Documentation: Create a BundleResolver service

Created on 11 Jan 2017  路  34Comments  路  Source: Islandora/documentation

We need a service that receives a jsonld document as imput and returns the drupal bundle to create for it. There are many ways to do this, so create an interface like

public function resolveBundle($jsonld);

The function should return the bundle id (a string).

You should provide a default implementation that should do something simple, like check to see if each rdf:type in the jsonld is present in a bundle's list of classes.

This should be registered as a service within Drupal for the API to use when trying to handle a POST request, so create an entry in islandora.services.yml.

drupal

Most helpful comment

I don't know much about how Hydra works internally-- I lost interest once it became clear that Hydra uses Fedora like an RDBMS. But I think perhaps that that's the problem at which you are pointing?

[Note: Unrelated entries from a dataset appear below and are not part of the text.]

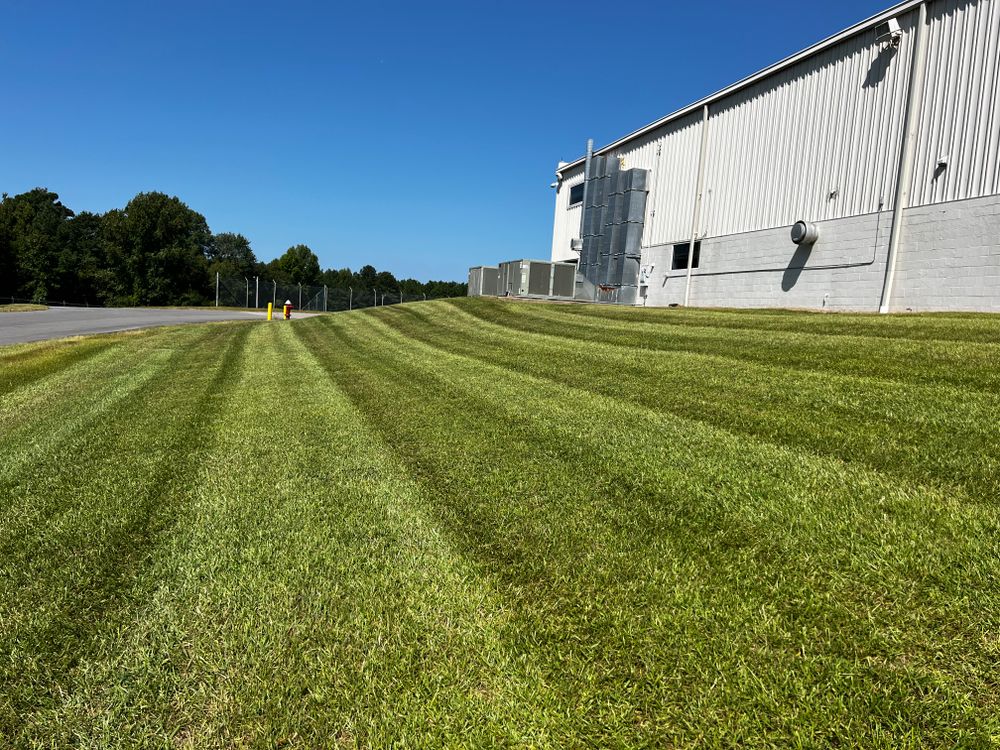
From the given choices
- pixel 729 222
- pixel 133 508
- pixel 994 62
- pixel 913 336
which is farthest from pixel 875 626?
pixel 729 222

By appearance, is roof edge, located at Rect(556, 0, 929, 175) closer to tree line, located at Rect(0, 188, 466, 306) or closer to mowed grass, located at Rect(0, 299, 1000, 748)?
mowed grass, located at Rect(0, 299, 1000, 748)

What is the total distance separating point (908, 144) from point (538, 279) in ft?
43.3

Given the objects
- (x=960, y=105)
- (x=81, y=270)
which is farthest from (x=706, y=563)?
(x=81, y=270)

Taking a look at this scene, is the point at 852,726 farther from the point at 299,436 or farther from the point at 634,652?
the point at 299,436

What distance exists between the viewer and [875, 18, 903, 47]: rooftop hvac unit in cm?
1166

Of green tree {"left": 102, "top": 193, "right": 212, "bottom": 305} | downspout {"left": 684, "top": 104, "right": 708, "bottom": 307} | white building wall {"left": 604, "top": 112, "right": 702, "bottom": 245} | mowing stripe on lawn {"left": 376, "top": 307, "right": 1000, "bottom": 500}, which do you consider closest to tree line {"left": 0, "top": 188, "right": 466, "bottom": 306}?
green tree {"left": 102, "top": 193, "right": 212, "bottom": 305}

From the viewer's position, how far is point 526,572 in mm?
2432

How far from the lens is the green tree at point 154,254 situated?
5147cm

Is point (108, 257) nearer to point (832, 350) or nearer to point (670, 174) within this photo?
point (670, 174)

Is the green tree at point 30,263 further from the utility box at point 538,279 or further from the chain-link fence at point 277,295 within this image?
the utility box at point 538,279

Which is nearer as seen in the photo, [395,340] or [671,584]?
[671,584]

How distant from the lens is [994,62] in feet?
33.3

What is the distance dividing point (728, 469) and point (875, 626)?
151 cm

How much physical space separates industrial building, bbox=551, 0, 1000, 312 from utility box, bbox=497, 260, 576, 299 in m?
3.25
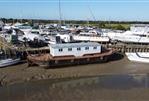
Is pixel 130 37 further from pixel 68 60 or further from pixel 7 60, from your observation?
pixel 7 60

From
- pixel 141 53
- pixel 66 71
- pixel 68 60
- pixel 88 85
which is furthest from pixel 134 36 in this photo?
pixel 88 85

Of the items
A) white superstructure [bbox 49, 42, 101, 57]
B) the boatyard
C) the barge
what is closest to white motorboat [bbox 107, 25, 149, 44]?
the boatyard

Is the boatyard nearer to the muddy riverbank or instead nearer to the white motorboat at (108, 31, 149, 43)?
the muddy riverbank

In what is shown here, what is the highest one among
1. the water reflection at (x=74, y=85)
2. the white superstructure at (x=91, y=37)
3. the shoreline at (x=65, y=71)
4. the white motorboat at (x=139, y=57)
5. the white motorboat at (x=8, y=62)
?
the white superstructure at (x=91, y=37)

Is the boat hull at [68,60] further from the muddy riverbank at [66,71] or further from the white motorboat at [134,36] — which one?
the white motorboat at [134,36]

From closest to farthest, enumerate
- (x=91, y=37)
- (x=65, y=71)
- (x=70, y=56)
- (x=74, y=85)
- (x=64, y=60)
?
(x=74, y=85) < (x=65, y=71) < (x=64, y=60) < (x=70, y=56) < (x=91, y=37)

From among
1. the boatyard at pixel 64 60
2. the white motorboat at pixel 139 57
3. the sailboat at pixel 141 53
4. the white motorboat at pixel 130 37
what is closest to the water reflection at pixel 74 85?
the boatyard at pixel 64 60
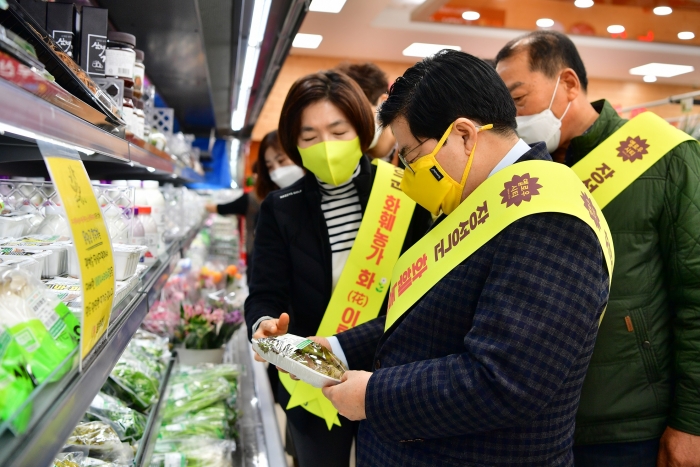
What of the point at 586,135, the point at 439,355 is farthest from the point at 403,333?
the point at 586,135

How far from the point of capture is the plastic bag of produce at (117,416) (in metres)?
1.86

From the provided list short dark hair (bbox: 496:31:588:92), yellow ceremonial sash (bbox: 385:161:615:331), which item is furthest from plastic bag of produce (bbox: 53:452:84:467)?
short dark hair (bbox: 496:31:588:92)

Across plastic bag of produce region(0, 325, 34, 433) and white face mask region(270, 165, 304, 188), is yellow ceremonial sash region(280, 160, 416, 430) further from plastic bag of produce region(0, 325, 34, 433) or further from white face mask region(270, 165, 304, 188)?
white face mask region(270, 165, 304, 188)

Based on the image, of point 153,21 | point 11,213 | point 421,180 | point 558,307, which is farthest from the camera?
point 153,21

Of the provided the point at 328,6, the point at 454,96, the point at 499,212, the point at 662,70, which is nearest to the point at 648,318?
the point at 499,212

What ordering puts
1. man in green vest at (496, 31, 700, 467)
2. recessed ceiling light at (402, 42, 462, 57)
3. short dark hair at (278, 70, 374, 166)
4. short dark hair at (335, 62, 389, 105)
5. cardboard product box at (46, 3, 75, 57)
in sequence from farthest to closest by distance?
recessed ceiling light at (402, 42, 462, 57) < short dark hair at (335, 62, 389, 105) < short dark hair at (278, 70, 374, 166) < man in green vest at (496, 31, 700, 467) < cardboard product box at (46, 3, 75, 57)

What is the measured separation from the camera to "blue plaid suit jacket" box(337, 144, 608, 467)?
108 centimetres

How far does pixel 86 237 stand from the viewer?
2.97 ft

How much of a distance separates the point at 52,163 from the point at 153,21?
178 centimetres

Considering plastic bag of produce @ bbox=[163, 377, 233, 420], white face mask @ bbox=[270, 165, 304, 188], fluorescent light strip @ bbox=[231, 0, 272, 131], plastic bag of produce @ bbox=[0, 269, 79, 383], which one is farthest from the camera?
white face mask @ bbox=[270, 165, 304, 188]

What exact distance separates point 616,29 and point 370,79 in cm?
630

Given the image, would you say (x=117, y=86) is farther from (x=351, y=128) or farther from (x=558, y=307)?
(x=558, y=307)

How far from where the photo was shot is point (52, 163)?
83 centimetres

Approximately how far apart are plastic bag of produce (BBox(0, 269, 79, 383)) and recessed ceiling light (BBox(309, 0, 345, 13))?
261 inches
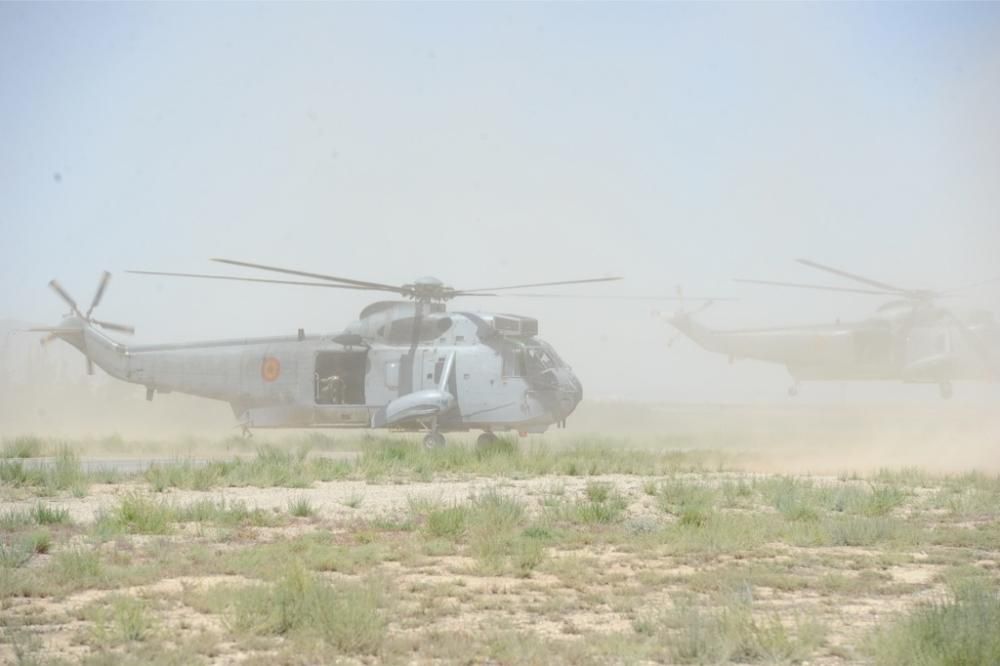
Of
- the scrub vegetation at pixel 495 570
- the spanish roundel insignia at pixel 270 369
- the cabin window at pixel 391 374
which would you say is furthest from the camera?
the spanish roundel insignia at pixel 270 369

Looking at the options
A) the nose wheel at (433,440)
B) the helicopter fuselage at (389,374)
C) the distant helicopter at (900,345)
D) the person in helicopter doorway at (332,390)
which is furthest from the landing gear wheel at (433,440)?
the distant helicopter at (900,345)

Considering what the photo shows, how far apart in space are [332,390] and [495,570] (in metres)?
15.8

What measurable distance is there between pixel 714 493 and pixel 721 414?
2203 inches

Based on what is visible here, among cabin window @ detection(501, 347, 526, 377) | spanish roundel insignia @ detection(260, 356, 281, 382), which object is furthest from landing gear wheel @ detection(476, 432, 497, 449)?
spanish roundel insignia @ detection(260, 356, 281, 382)

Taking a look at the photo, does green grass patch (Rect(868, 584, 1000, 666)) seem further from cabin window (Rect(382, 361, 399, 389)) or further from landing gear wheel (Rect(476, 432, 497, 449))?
cabin window (Rect(382, 361, 399, 389))

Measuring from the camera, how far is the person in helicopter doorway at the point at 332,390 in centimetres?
2622

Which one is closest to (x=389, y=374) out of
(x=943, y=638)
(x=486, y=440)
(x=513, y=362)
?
(x=486, y=440)

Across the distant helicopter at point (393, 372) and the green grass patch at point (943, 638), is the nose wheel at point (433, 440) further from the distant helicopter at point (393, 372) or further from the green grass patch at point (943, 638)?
the green grass patch at point (943, 638)

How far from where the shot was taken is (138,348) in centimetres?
2852

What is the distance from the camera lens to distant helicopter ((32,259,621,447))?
2483cm

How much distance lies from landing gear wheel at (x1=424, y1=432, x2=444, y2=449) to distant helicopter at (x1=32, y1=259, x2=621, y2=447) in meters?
0.03

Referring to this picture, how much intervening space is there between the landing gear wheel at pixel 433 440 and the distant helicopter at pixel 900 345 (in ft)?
46.5

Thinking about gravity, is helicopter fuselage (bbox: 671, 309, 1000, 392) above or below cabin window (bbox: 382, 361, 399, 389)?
above

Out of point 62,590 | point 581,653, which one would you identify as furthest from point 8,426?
point 581,653
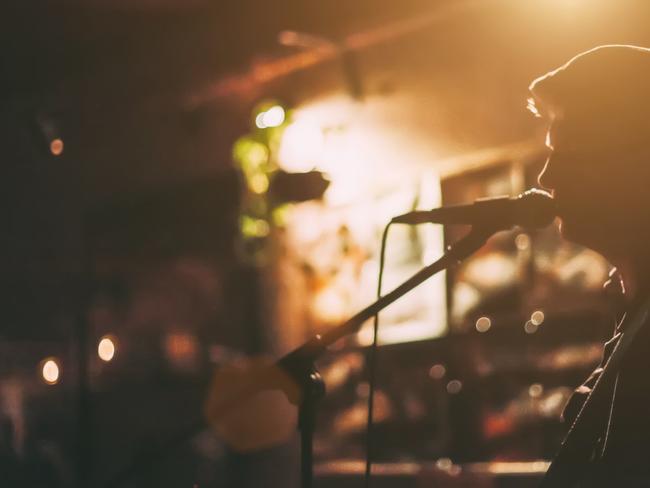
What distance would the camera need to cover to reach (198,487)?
2.76m

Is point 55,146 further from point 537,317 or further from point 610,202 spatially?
point 610,202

There's a big difference between a mapping between RDF type and partial behavior that gets stored somewhere outside the resource and a predicate to select a full behavior that gets mushed into the resource.

All 34 comments

It might be nice if the default implementation stored the mapping between type and bundle in the repository. This would allow for introspection. The LDP arrangement for this could be pretty simple.

It would make this service trivial.

Is this similar to the much maligned predicate in Hydra that says which Rails model to instantiate? How bad does that smell to you? Maybe you could elaborate on the LDP arrangement?

I don't know much about how Hydra works internally-- I lost interest once it became clear that Hydra uses Fedora like an RDBMS. But I think perhaps that that's the problem at which you are pointing? There's a big difference between a mapping between RDF type and partial behavior that gets stored somewhere outside the resource and a predicate to select a full behavior that gets mushed into the resource.

I don't have an immediate plan in mind for how to arrange a mapping like this in LDP-- the first thing I would want to do would be to look at what API-X is doing for similar purposes. Might be some common ground?

@ajs6f I see. You're saying store the mapping separately. I mistakingly read "in the repository" as "on the resource".

Yeah, it could be repowide or better, it could work like authz by respecting LDP containment.

I'll take this on, but I'm still not clear on what context refers to here.

If I send it a json-ld document, based on some mapping (possibly stored in the repo) I return the drupal bundle?

So would we also need a tool for setting those mappings?

After reading #493, perhaps I'll hold off and see what @DiegoPino does there first.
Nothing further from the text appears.